Rohingya refugees walk to a relief centre in Teknaf, near Cox's Bazar in Bangladesh, October 13. Photograph:( Reuters )
The daily said India could not "divorce itself from peace and stability in a nation that forms a bridge between South Asia and Southeast Asia."||The editorial said "such actions" by China and India to help resolve the Rohingya crisis "may even elicit support from more ASEAN nations."
Ahead of the China's Communist party's meeting on Wednesday to nominate President Xi for the next five years, the country's state-run daily waded into the Rohingya crisis emphasizing India and China are well "aware of the complexity of the Rakhine ethnic and religious conflict" and in a position "to solve the ongoing Rohingya crisis" in Myanmar.
"As Myanmar's neighbours, the last thing China and India want is terrorist violence on their doorstep," the editorial said.
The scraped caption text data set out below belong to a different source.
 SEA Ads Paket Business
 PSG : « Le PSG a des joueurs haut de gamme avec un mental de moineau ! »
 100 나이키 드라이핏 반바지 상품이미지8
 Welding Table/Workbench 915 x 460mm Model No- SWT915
The op-ed piece pointed to PM Modi's visit to Myanmar last month during which India and Myanmar signed a number of trade and defense deals as proof of Myanmar's growing relevance to India.
"China's investment in Myanmar reached $18.53 billion in January 2017 and the country plays a unique role in Beijing's Belt and Road initiative. It is impossible for Beijing to remain indifferent," the Global Times editorial said.
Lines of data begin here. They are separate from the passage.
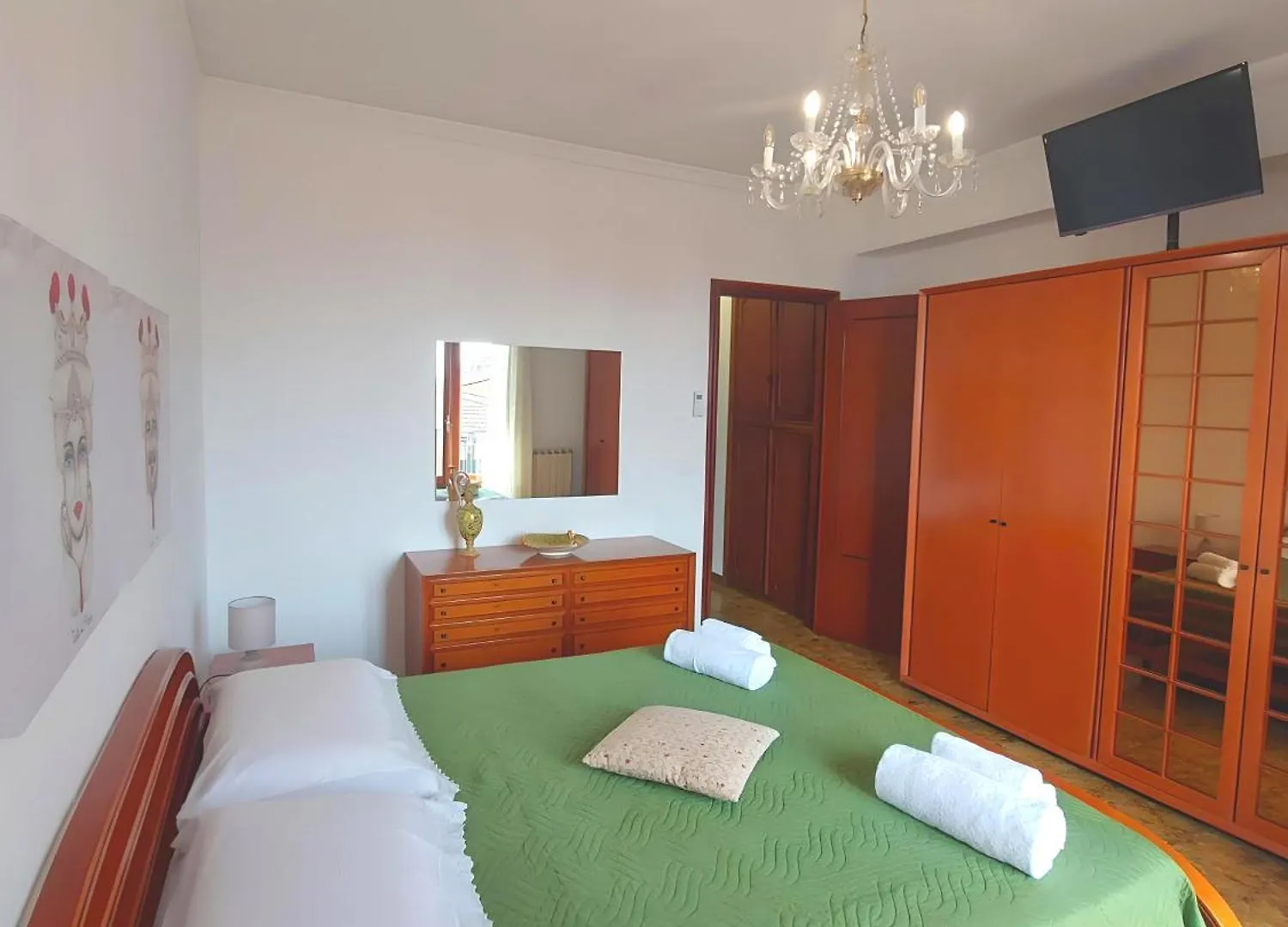 Taormina Matthome Italy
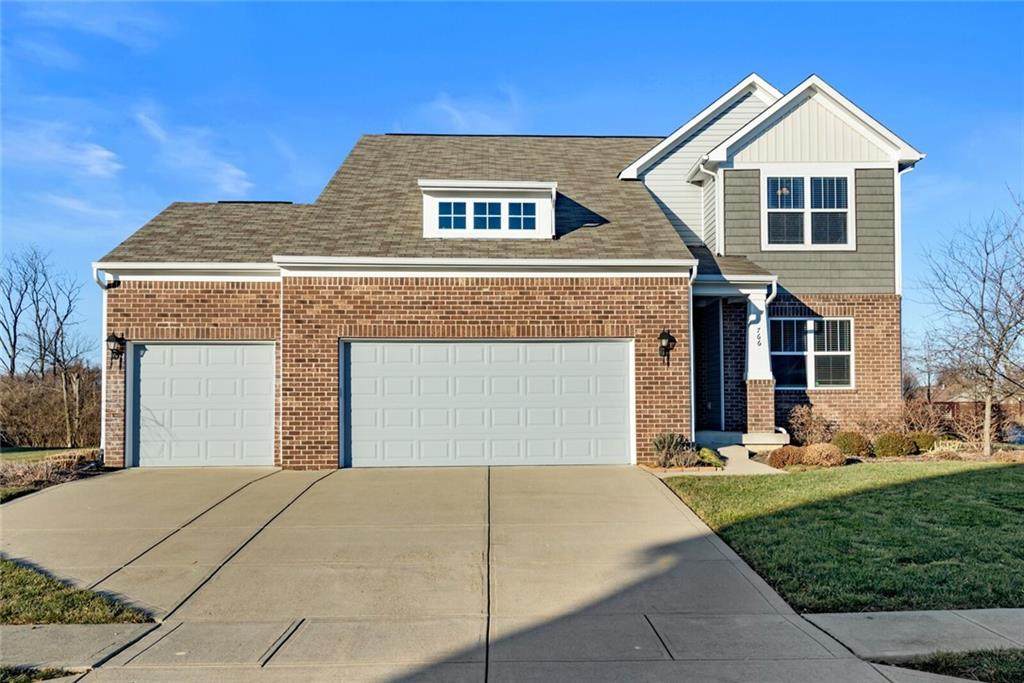766 Heartland Lane - Photo 1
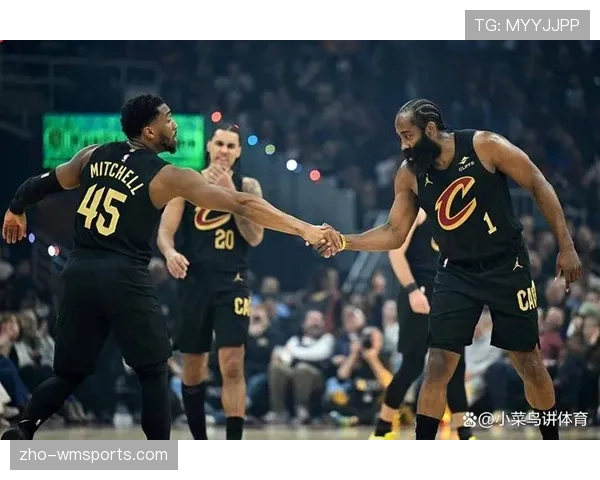 骑士引进哈登后主场力克国王 后场双枪合砍58分延续连胜势头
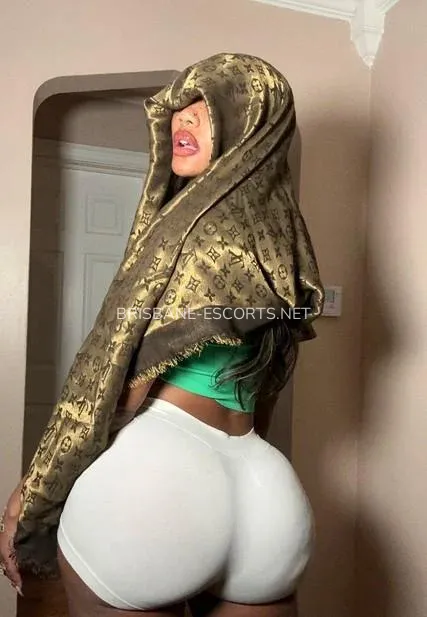 Brisbane escorts Laila — 3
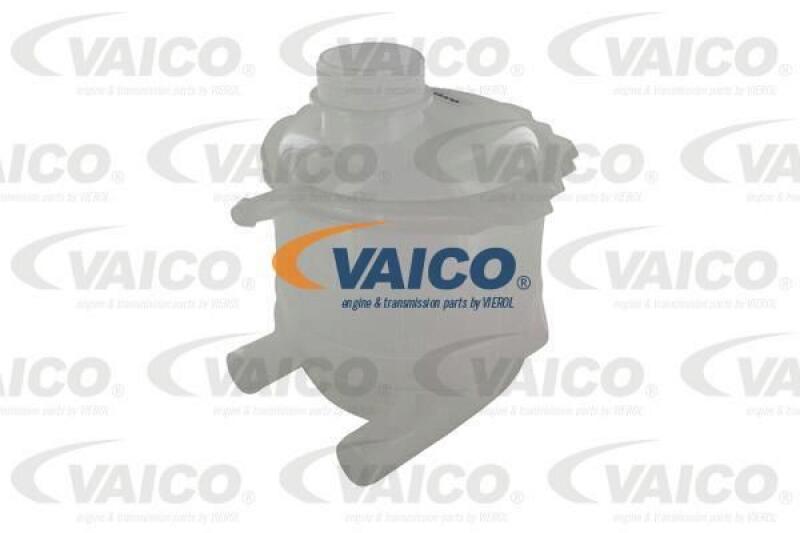 VAICO Expansion Tank, coolant Original VAICO Quality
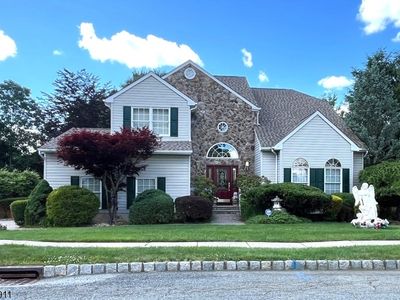 6 Magnolia Court, Succasunna, NJ, 07876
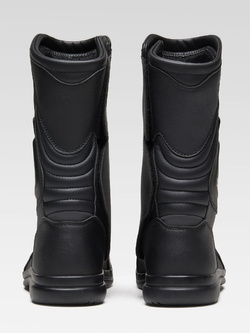 Buty motocyklowe XPD X-Venture H2OUT Touring czarne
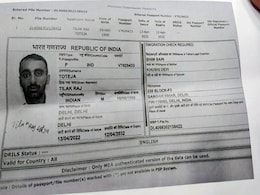 Exclusive: मूसेवाला हत्याकांड की पूरी कहानी, गैंगस्टर सचिन विश्नोई के फर्जी पासपोर्ट का खुलासा Exclusive: मूसेवाला हत्याकांड की पूरी कहानी, गैंगस्टर सचिन विश्नोई के फर्जी पासपोर्ट का खुलासा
The daily said India could not "divorce itself from peace and stability in a nation that forms a bridge between South Asia and Southeast Asia."
"Although India has not yet joined the Belt and Road, it prizes its Act East policy that seeks to reinvigorate cooperation with the Association of Southeast Asian nations," the op-ed piece said
"Needless to say Myanmar, the gateway for New Delhi's northeastern states to Southeast Asia, is crucial to India," the editorial added.
"Given the interests Beijing and New Delhi share with the region, the two could cooperate in offering humanitarian aid to Rakhine state, assisting Bangladesh in the resettlement of refugees, enhancing economic cooperation with Myanmar and promoting greater integration of trade and investment."
The editorial said "such actions" by China and India to help resolve the Rohingya crisis "may even elicit support from more ASEAN nations."
"Myanmar is not a new battleground. In fact, it is a "new opportunity", the op-ed said in the end.